Une autre curiosité, concerne les possibilités pour améliorer la mobilité. On dit souvent que c’est par l’intermédiaire de l’éducation. Pourquoi pas. Mais ça dépend comment on instaure le programme. J’ai repéré plusieurs études qui montrent que l’accès plus généralisé de l’école aurait, en vérité, réduit la mobilité sociale. La meilleure théorie, à mon avis, c’est que les gens à QI plus élevé (ou familles plus aisées, ce qui est à peu près la même chose) ont bénéficié davantage de cet accès. Autrement dit, s’il est possible d’améliorer la mobilité pour les familles défavorisées, il faudrait instaurer des programmes dont ces familles pauvres auront l’exclusivité d’usage.
C’est trop long pour tout synthétiser. Mon article fait près de 15000 mots. J’espère que vous le trouverez utile. Ça m’a pris 5-6 jours…
Merci pour le lien. C’est effectivement intéressant d’autant plus que le sujet des inégalités est probablement le sujet de l’heure en ce moment.
Je crois donc comprendre que vous approuvez le consensus du lien entre les inégalités et la mobilité ? Et vous semblez aussi approuvez que les plus pauvres américains ont une mobilité plus faible (hormis pour les réserves génétiques et démographiques) ?
:::
Recopiez en entier, sans la moindre modification, le passage ci-dessus sur l'éducation et la mobilité sociale.

▸ **Données extraites**:
:::
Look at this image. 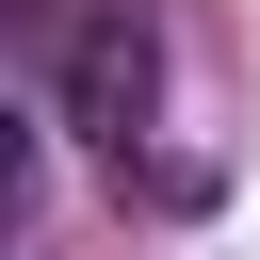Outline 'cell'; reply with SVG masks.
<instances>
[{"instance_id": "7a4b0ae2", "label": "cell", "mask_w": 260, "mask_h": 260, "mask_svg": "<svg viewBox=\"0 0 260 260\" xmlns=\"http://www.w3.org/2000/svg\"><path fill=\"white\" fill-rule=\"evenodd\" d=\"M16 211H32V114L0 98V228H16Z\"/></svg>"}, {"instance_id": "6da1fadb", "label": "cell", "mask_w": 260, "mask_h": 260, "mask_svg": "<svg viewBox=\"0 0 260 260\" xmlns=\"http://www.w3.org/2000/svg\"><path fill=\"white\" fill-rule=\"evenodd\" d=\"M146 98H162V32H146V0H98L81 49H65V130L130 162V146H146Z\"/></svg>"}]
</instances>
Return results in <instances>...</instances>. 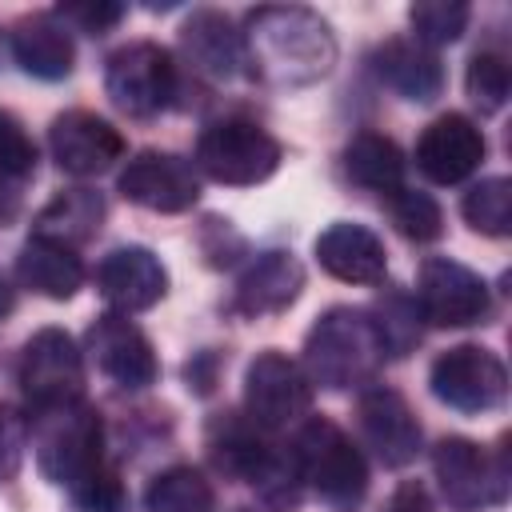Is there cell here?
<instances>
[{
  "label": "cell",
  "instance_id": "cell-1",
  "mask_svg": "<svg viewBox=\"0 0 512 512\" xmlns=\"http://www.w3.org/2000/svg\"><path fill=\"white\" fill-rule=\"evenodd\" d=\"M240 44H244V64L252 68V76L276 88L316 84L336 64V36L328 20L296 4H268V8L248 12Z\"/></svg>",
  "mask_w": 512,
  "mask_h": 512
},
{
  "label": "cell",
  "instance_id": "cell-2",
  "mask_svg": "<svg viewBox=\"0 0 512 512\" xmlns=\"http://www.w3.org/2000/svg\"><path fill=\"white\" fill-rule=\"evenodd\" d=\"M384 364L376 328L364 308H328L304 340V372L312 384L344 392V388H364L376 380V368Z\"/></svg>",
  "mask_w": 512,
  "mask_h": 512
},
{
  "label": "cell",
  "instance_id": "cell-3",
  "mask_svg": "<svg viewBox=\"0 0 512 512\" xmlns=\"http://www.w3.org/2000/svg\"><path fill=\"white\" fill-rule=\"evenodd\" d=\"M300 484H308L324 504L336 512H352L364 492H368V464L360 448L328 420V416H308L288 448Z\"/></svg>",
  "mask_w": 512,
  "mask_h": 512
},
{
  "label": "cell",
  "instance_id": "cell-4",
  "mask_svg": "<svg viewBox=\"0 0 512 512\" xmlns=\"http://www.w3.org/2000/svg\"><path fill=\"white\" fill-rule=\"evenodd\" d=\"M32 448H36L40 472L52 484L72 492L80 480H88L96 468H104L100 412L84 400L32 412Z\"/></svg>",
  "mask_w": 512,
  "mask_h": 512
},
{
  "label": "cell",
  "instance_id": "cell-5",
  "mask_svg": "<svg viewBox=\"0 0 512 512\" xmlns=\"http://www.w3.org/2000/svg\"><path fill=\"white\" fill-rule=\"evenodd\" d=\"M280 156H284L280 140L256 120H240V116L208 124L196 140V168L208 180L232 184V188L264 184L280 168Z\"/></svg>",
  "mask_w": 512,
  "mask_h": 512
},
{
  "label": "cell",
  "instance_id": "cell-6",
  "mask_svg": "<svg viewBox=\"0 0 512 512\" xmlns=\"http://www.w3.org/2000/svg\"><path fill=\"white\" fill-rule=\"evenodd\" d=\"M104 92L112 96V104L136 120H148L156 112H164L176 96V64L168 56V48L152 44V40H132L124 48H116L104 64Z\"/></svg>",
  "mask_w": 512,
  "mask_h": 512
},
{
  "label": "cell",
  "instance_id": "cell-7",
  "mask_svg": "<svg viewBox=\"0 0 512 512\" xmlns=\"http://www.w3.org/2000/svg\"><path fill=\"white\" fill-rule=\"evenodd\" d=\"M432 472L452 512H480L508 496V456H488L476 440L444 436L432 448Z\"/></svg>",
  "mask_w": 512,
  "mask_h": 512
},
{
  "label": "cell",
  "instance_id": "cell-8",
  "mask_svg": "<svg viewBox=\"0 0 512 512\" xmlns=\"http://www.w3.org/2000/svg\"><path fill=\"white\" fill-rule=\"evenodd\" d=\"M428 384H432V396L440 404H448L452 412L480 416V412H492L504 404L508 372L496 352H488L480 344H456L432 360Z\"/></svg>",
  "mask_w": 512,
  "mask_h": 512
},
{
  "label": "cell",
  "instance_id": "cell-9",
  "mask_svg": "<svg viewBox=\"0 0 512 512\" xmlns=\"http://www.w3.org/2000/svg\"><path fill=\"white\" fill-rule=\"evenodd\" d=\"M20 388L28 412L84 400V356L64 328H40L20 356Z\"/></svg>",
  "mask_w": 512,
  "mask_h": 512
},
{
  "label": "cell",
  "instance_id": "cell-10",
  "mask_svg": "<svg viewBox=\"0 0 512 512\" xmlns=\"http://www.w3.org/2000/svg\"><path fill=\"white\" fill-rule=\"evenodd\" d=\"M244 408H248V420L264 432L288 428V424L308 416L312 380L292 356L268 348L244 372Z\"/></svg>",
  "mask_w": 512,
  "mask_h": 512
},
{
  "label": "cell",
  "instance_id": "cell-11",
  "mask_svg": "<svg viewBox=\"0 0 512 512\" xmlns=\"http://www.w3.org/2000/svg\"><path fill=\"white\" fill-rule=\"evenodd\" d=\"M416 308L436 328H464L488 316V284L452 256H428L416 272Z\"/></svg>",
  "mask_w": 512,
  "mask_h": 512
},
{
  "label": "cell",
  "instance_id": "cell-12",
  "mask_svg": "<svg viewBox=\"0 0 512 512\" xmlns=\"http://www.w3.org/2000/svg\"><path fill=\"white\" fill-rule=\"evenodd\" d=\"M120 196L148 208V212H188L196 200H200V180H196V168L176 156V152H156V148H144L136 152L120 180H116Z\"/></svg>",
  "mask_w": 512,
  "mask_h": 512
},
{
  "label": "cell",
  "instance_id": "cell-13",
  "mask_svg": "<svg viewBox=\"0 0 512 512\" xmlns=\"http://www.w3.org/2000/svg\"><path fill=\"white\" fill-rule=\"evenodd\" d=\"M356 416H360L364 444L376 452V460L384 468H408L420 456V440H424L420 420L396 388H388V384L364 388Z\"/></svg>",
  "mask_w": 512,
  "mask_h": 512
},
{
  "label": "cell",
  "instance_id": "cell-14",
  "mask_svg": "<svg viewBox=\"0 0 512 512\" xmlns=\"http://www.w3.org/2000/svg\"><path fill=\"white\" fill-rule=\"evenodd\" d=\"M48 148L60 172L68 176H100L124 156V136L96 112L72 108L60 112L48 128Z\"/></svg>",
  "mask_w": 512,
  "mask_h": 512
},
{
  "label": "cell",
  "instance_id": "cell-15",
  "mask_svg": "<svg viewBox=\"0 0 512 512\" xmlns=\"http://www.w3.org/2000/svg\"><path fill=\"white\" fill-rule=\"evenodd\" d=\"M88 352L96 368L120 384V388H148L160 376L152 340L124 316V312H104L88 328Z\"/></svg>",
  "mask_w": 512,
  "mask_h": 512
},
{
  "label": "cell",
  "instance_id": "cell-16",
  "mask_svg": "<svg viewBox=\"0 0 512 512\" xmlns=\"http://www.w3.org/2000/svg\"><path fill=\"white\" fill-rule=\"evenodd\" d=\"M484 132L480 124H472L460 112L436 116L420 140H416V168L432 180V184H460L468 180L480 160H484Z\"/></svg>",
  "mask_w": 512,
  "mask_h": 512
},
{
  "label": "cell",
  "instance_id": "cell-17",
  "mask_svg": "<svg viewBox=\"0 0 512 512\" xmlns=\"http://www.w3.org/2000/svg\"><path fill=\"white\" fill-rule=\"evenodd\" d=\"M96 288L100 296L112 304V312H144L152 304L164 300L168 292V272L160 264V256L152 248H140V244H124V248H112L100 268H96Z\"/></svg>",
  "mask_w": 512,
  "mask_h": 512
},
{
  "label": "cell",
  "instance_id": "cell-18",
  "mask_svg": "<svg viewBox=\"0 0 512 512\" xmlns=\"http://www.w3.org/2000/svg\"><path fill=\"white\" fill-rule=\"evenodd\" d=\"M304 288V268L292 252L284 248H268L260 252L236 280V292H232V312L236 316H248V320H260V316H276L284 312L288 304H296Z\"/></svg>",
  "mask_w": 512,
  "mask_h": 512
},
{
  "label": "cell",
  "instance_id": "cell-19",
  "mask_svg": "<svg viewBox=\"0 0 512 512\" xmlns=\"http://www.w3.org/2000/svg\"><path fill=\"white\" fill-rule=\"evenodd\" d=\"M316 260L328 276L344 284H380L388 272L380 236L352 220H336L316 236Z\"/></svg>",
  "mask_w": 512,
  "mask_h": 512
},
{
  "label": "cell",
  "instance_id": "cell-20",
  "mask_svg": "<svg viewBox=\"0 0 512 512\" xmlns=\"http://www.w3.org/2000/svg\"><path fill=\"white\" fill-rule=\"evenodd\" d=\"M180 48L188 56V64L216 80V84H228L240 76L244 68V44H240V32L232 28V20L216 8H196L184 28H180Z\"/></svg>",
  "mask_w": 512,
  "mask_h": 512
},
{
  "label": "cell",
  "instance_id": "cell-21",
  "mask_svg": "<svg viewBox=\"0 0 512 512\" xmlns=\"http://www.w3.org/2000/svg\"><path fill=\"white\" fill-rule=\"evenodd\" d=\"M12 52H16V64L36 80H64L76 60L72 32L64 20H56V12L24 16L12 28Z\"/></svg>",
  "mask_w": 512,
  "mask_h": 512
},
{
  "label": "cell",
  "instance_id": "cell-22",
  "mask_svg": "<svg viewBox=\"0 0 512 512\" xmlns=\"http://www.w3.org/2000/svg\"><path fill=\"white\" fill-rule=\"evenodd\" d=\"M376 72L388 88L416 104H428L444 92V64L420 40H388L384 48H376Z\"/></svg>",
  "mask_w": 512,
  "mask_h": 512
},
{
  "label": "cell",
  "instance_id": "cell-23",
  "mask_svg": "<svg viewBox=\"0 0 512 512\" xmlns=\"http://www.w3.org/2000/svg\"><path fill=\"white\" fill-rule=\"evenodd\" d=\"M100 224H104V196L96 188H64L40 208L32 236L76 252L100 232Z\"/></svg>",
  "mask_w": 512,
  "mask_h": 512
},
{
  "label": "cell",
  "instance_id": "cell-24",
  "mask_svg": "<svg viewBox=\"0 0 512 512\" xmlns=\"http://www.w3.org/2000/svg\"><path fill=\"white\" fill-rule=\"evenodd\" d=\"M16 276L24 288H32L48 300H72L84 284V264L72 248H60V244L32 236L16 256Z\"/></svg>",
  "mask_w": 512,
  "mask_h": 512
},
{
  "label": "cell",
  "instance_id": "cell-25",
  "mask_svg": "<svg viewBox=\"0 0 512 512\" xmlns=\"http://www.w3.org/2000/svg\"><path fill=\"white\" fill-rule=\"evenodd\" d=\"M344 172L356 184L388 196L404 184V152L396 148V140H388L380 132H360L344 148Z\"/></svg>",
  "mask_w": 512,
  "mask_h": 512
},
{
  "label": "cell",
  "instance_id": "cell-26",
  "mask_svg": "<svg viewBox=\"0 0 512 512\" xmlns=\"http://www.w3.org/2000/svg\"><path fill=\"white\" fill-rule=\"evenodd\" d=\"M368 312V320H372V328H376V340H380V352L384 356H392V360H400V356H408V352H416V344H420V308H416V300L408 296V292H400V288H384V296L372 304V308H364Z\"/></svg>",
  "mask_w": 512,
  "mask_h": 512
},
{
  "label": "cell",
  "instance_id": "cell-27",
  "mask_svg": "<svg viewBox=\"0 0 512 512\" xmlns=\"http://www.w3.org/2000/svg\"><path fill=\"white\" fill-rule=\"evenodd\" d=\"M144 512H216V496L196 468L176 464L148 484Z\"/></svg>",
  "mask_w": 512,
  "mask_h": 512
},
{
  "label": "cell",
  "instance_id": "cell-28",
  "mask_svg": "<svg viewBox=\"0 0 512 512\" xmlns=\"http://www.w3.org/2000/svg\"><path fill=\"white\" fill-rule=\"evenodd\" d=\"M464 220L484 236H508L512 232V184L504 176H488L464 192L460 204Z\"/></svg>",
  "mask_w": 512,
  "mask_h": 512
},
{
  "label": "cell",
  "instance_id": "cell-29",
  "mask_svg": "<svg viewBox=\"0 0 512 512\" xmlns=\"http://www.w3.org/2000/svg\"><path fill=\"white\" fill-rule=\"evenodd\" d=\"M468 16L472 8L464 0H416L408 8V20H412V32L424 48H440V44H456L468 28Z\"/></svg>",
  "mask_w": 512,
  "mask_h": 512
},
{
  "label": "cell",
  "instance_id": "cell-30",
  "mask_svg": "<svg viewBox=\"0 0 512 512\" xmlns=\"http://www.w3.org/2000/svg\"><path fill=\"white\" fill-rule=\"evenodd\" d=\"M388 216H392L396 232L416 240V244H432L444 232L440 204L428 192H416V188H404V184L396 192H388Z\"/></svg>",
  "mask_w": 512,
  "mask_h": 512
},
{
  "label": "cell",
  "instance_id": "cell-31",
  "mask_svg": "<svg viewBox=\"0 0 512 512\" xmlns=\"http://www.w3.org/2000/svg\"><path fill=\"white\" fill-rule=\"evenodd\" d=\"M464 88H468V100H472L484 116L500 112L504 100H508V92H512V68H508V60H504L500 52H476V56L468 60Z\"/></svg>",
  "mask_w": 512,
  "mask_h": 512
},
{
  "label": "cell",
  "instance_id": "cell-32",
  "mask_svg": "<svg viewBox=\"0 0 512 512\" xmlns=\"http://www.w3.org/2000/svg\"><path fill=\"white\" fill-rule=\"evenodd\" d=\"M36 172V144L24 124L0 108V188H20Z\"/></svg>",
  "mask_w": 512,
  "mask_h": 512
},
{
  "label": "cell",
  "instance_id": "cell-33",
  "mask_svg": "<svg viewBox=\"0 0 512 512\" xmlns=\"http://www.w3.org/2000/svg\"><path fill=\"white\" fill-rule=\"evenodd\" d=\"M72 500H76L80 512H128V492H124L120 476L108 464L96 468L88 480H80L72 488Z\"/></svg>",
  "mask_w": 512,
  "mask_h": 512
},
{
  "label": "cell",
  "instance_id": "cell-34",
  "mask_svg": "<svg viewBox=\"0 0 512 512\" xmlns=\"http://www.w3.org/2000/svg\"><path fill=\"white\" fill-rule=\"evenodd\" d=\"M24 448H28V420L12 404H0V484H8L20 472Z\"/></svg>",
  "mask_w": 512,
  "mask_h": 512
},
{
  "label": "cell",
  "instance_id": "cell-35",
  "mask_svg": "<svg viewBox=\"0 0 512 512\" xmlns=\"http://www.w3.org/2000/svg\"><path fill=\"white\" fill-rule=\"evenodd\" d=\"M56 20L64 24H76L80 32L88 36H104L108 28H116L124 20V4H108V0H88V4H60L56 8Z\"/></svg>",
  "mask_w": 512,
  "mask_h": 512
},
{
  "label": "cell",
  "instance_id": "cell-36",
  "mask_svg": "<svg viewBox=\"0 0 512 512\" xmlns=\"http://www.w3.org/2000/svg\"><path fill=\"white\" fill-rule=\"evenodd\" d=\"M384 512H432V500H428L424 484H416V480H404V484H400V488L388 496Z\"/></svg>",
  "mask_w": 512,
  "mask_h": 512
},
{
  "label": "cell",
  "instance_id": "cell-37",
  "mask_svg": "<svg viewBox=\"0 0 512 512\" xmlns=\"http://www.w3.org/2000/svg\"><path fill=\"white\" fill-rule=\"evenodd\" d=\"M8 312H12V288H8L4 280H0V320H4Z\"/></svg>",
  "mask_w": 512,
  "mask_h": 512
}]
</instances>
:::
▸ **Réponse rédigée**:
Une autre curiosité, concerne les possibilités pour améliorer la mobilité. On dit souvent que c’est par l’intermédiaire de l’éducation. Pourquoi pas. Mais ça dépend comment on instaure le programme. J’ai repéré plusieurs études qui montrent que l’accès plus généralisé de l’école aurait, en vérité, réduit la mobilité sociale. La meilleure théorie, à mon avis, c’est que les gens à QI plus élevé (ou familles plus aisées, ce qui est à peu près la même chose) ont bénéficié davantage de cet accès. Autrement dit, s’il est possible d’améliorer la mobilité pour les familles défavorisées, il faudrait instaurer des programmes dont ces familles pauvres auront l’exclusivité d’usage.
C’est trop long pour tout synthétiser. Mon article fait près de 15000 mots. J’espère que vous le trouverez utile. Ça m’a pris 5-6 jours…
Merci pour le lien. C’est effectivement intéressant d’autant plus que le sujet des inégalités est probablement le sujet de l’heure en ce moment.
Je crois donc comprendre que vous approuvez le consensus du lien entre les inégalités et la mobilité ? Et vous semblez aussi approuvez que les plus pauvres américains ont une mobilité plus faible (hormis pour les réserves génétiques et démographiques) ?